Define the coupon rate
The percentage of interest the investor will receive each year.
Used with the face value to calculate the coupon (interest) payment.
Define the yield to maturity
The annual return earned by an investor if the bond is purchased and held until maturity.
The discount rate used to determine the price of the bond.
Define the current yield
The one-year expected return on a bond purchased today
Only considers the coupon payments, not the change in value of the bond.
Define the bond price
Price that an investor will pay to purchase a bond.
Present value of all future coupon payments and the face value.
What is a cash price?
Cash price is the actual amount a buyer will pay a seller for a bond.
• Cash price includes accrued interest (accumulated interest since previous payment was
made).
o When counting days, do not include the previous coupon payment date.
Define Interest rate risk
Risk related to the relationship between bond prices and interest rates.
• Bond prices will decrease if interest rates increase.
• The price of a bond that is more sensitive will change by a larger percentage than a
bond that is less sensitive.
• The price of a bond is more sensitive when rates are decreasing than when they are
increasing.
What is a nominal return?
The rate of returned earned during the holding period based on the inflows and outflows in nominal terms (numeric).
What is the real return?
The nominal return adjusted for inflation.
What is a zero-coupon bond (pure-discount bond)?
Bond that does not pay periodic coupons and only returns the face value at maturity.
• Always issued at a significant discount to par.
• Typically compounds interest semi-annually.
• Each year the present value increases to approach the face value, this is called
implicit (or imputed) interest.
What are callable bonds?
bonds that give the issuer the right to call back the bond before maturity at a predetermined price.

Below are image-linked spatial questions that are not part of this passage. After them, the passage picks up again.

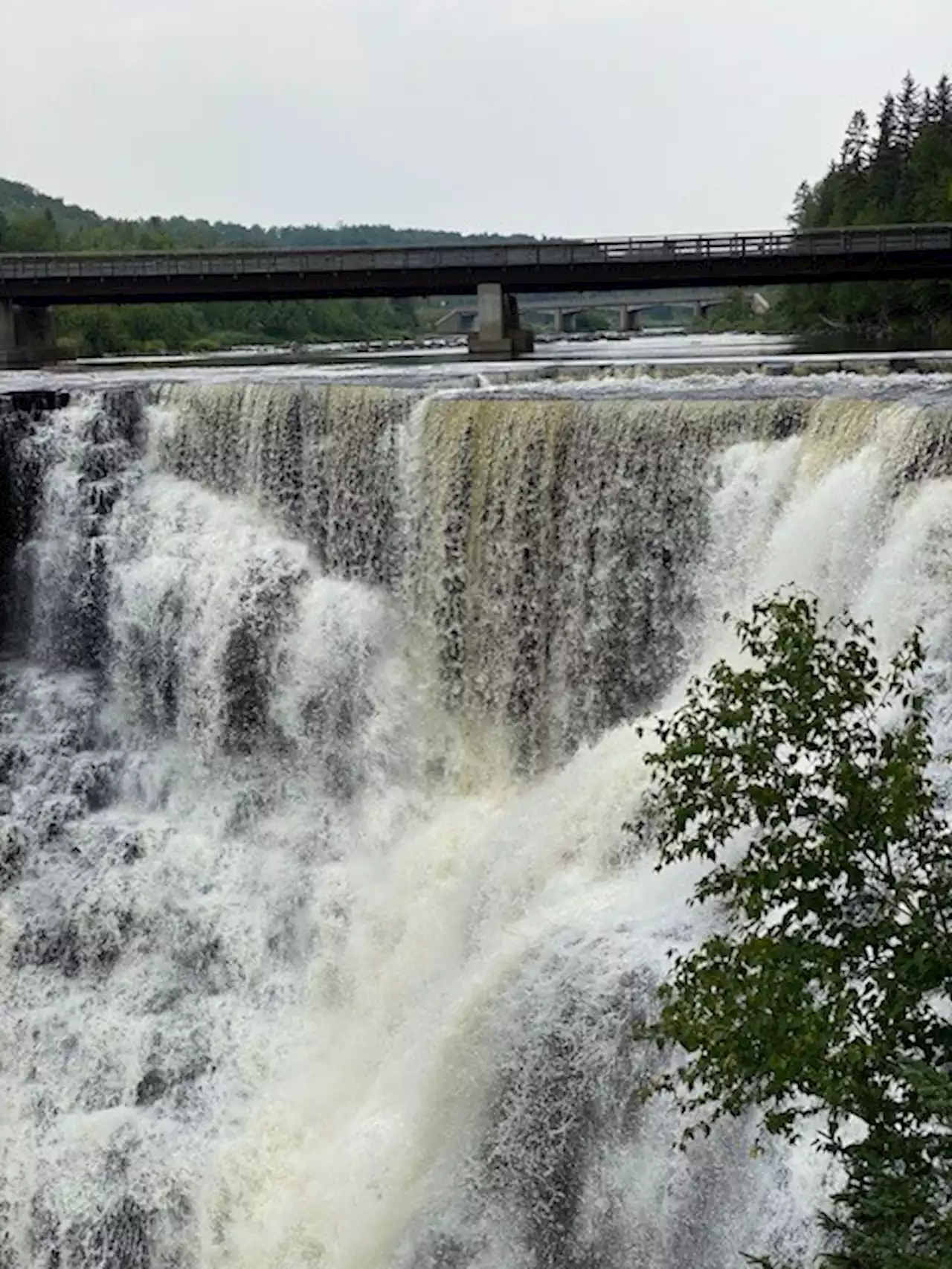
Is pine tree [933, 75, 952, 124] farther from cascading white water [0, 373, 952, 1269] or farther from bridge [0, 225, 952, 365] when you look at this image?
cascading white water [0, 373, 952, 1269]

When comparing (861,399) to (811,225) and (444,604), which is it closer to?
(444,604)

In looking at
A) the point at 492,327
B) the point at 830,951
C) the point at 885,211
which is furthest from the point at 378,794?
the point at 885,211

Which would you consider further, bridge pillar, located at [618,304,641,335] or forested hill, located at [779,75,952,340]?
bridge pillar, located at [618,304,641,335]

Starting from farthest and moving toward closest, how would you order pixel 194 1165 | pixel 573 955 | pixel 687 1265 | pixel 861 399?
pixel 861 399, pixel 194 1165, pixel 573 955, pixel 687 1265

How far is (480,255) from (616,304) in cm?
3115

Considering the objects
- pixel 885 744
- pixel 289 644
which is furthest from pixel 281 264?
pixel 885 744

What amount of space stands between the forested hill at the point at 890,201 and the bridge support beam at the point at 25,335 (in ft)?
81.8

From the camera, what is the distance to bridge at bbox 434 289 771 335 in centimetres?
7225

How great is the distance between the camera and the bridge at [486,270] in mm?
39406

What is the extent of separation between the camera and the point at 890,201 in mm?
63625

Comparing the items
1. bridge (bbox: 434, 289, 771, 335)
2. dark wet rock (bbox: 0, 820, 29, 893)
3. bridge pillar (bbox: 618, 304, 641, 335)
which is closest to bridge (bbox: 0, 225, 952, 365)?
bridge (bbox: 434, 289, 771, 335)

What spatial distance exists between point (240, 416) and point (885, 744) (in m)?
18.0

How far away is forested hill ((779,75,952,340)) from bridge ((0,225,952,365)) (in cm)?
647

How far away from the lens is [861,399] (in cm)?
1952
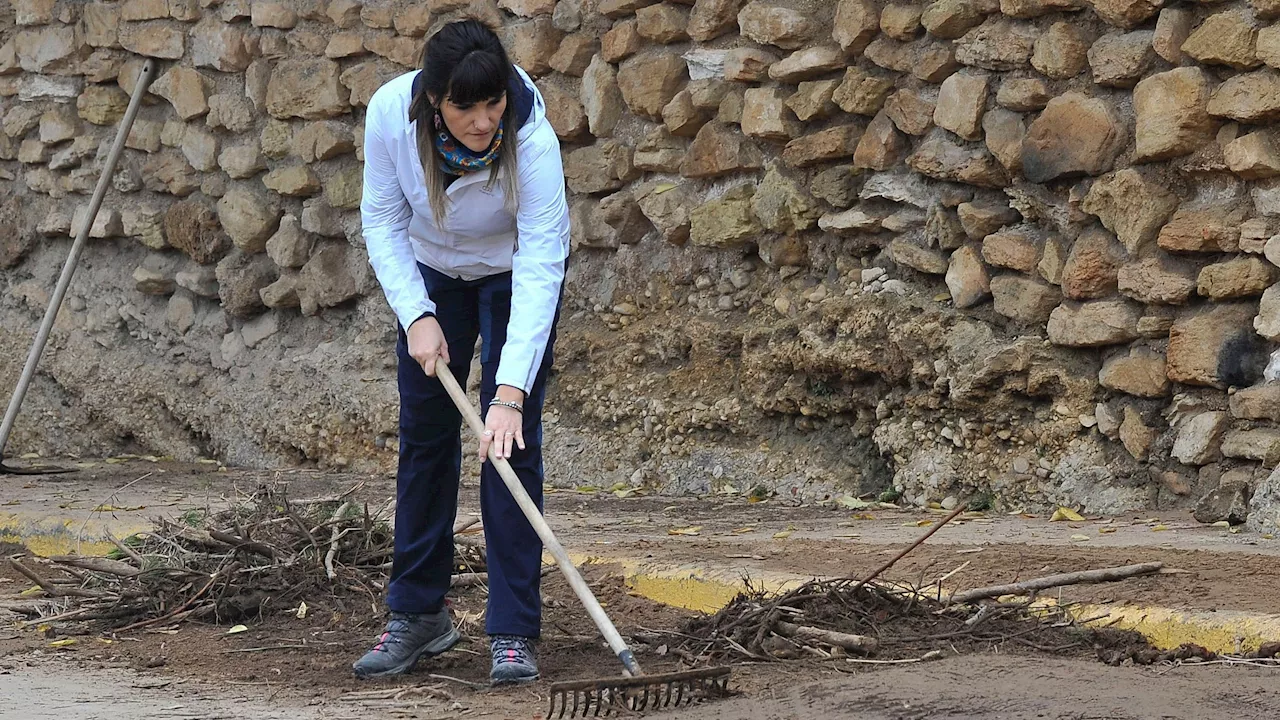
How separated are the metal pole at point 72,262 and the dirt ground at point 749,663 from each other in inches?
82.2

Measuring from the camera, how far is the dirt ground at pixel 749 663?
320cm

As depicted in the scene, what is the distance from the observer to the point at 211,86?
8.56 m

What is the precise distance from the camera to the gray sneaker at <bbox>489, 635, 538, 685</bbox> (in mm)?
3635

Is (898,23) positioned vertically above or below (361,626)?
above

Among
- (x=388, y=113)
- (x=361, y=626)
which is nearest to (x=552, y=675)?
(x=361, y=626)

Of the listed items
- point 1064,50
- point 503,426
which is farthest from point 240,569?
point 1064,50

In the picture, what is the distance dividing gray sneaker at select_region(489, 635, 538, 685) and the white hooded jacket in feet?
2.09

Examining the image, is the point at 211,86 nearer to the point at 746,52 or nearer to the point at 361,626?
the point at 746,52

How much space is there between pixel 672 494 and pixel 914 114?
6.35 ft

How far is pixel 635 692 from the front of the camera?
330cm

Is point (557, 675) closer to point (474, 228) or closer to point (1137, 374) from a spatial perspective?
point (474, 228)

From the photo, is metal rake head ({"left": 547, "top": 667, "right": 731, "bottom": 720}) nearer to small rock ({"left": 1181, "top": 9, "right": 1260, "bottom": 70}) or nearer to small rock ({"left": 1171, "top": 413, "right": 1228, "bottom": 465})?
small rock ({"left": 1171, "top": 413, "right": 1228, "bottom": 465})

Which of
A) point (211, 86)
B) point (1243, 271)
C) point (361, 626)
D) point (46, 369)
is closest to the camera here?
point (361, 626)

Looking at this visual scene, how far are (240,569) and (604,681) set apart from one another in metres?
1.93
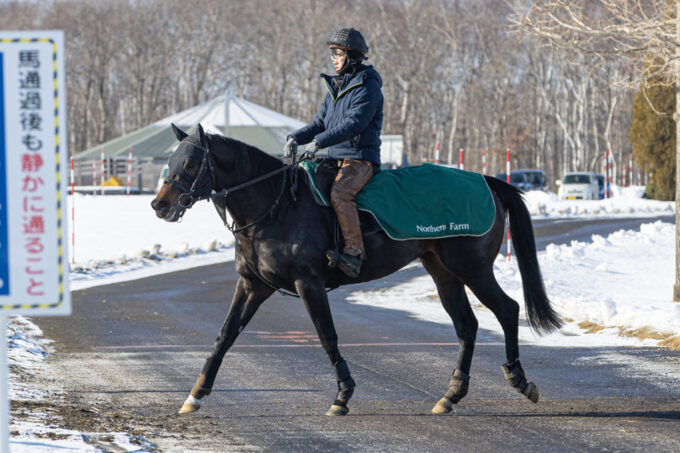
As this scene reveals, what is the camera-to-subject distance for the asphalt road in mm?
6680

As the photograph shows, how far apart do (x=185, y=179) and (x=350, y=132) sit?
1248 mm

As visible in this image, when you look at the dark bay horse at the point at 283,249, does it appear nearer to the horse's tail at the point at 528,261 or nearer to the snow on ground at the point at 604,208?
the horse's tail at the point at 528,261

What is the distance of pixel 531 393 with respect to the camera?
306 inches

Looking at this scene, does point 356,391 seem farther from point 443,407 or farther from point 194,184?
point 194,184

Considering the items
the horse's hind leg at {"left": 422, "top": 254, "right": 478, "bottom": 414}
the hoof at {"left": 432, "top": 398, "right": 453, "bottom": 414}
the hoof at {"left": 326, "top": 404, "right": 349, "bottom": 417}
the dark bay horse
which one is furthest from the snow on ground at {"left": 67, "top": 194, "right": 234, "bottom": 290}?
the hoof at {"left": 432, "top": 398, "right": 453, "bottom": 414}

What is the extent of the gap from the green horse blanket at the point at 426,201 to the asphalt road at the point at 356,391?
1252mm

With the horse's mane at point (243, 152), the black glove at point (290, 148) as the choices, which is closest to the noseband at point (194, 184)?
the horse's mane at point (243, 152)

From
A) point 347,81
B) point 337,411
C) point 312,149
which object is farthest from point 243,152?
point 337,411

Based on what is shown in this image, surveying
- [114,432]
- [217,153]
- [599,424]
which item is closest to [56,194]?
[114,432]

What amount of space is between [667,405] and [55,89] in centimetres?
500

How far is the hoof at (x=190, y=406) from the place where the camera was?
7.43 m

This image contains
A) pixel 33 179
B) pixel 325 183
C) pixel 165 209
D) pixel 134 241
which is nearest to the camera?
pixel 33 179

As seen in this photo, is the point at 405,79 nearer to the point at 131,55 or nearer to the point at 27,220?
the point at 131,55

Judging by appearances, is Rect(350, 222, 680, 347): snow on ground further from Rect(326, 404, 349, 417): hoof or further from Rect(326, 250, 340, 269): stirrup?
Rect(326, 404, 349, 417): hoof
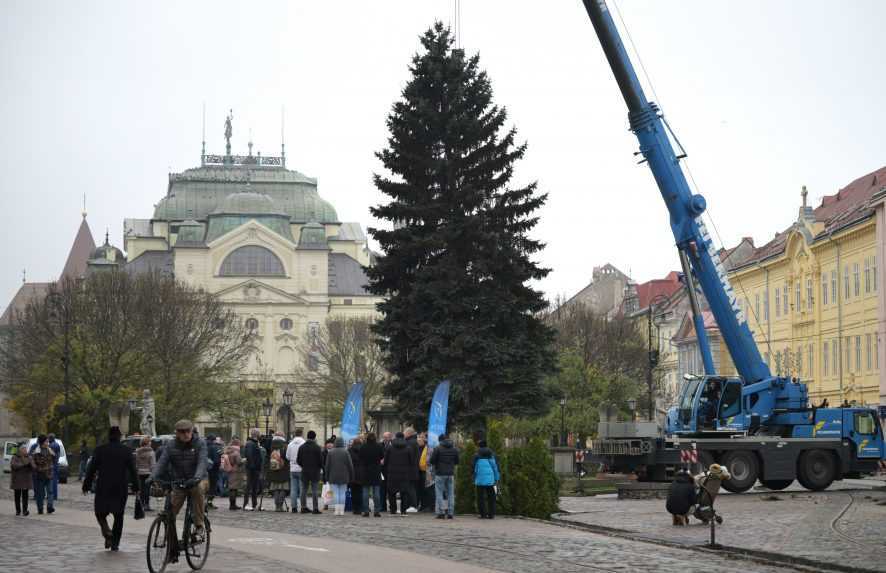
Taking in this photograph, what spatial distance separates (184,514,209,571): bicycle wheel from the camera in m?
16.4

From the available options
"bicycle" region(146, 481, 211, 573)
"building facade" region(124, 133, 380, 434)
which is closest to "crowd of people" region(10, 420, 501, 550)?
"bicycle" region(146, 481, 211, 573)

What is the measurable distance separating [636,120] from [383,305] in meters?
11.1

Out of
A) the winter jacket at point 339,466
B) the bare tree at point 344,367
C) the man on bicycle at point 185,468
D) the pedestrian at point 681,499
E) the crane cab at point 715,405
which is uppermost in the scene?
the bare tree at point 344,367

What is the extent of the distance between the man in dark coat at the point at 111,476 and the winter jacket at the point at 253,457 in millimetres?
12536

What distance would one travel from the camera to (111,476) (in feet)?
64.4

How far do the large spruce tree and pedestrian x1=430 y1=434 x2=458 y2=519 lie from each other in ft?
47.6

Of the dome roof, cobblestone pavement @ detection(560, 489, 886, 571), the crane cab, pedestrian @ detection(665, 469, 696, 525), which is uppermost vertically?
the dome roof

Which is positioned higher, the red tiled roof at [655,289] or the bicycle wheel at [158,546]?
the red tiled roof at [655,289]

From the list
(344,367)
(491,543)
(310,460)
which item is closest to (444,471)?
(310,460)

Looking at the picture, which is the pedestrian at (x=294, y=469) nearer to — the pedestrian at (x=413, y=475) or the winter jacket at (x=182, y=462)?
the pedestrian at (x=413, y=475)

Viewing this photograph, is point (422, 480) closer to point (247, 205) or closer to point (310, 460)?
point (310, 460)

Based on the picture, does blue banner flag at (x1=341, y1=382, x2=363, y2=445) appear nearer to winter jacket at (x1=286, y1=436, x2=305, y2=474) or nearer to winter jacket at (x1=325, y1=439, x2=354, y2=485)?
winter jacket at (x1=286, y1=436, x2=305, y2=474)

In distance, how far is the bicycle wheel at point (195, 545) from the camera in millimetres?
16391

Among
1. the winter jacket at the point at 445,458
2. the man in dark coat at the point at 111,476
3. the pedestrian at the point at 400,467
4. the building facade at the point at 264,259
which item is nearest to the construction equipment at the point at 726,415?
the pedestrian at the point at 400,467
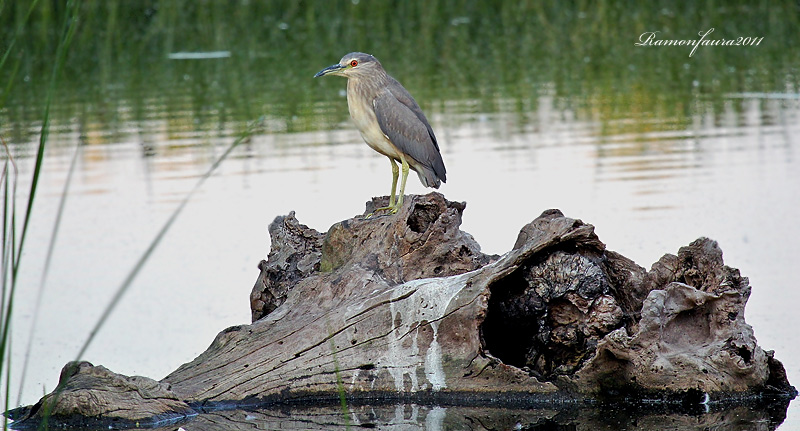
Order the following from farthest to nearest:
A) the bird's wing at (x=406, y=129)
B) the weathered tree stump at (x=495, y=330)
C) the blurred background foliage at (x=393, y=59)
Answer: the blurred background foliage at (x=393, y=59) → the bird's wing at (x=406, y=129) → the weathered tree stump at (x=495, y=330)

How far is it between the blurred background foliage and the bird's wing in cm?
653

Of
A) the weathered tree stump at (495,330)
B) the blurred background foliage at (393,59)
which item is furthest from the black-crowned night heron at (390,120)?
the blurred background foliage at (393,59)

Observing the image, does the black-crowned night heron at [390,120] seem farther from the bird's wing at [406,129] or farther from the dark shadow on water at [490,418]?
the dark shadow on water at [490,418]

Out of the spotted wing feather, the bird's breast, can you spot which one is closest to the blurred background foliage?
the bird's breast

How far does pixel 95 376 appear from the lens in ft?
17.9

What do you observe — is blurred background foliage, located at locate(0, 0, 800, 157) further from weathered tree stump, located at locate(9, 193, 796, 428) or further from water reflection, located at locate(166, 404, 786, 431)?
water reflection, located at locate(166, 404, 786, 431)

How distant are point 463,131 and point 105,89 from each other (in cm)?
631

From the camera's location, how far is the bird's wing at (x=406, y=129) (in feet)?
22.6

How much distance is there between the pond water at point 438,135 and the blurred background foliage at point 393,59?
0.22 ft

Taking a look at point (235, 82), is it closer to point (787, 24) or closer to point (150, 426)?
point (787, 24)

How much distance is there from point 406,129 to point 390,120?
12cm

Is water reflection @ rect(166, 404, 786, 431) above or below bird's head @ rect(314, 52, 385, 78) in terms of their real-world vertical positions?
below

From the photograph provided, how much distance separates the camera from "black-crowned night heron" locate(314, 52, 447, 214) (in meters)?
6.92

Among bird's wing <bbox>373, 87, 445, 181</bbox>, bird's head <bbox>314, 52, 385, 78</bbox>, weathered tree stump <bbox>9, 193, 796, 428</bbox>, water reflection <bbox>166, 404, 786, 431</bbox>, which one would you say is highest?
bird's head <bbox>314, 52, 385, 78</bbox>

• Callable bonds are generally cheaper than other bonds because they are more risky for the investor.
What are retractable bonds?
bonds that give the holder the right to sell the bond back to the issuer before maturity at a predetermined price.
What are extendible bonds?
bonds that give the holder the right to extend the bond’s maturity date.
What are convertible bonds?
bonds that give the holder the right to convert the bonds into common shares at a predetermined conversion price.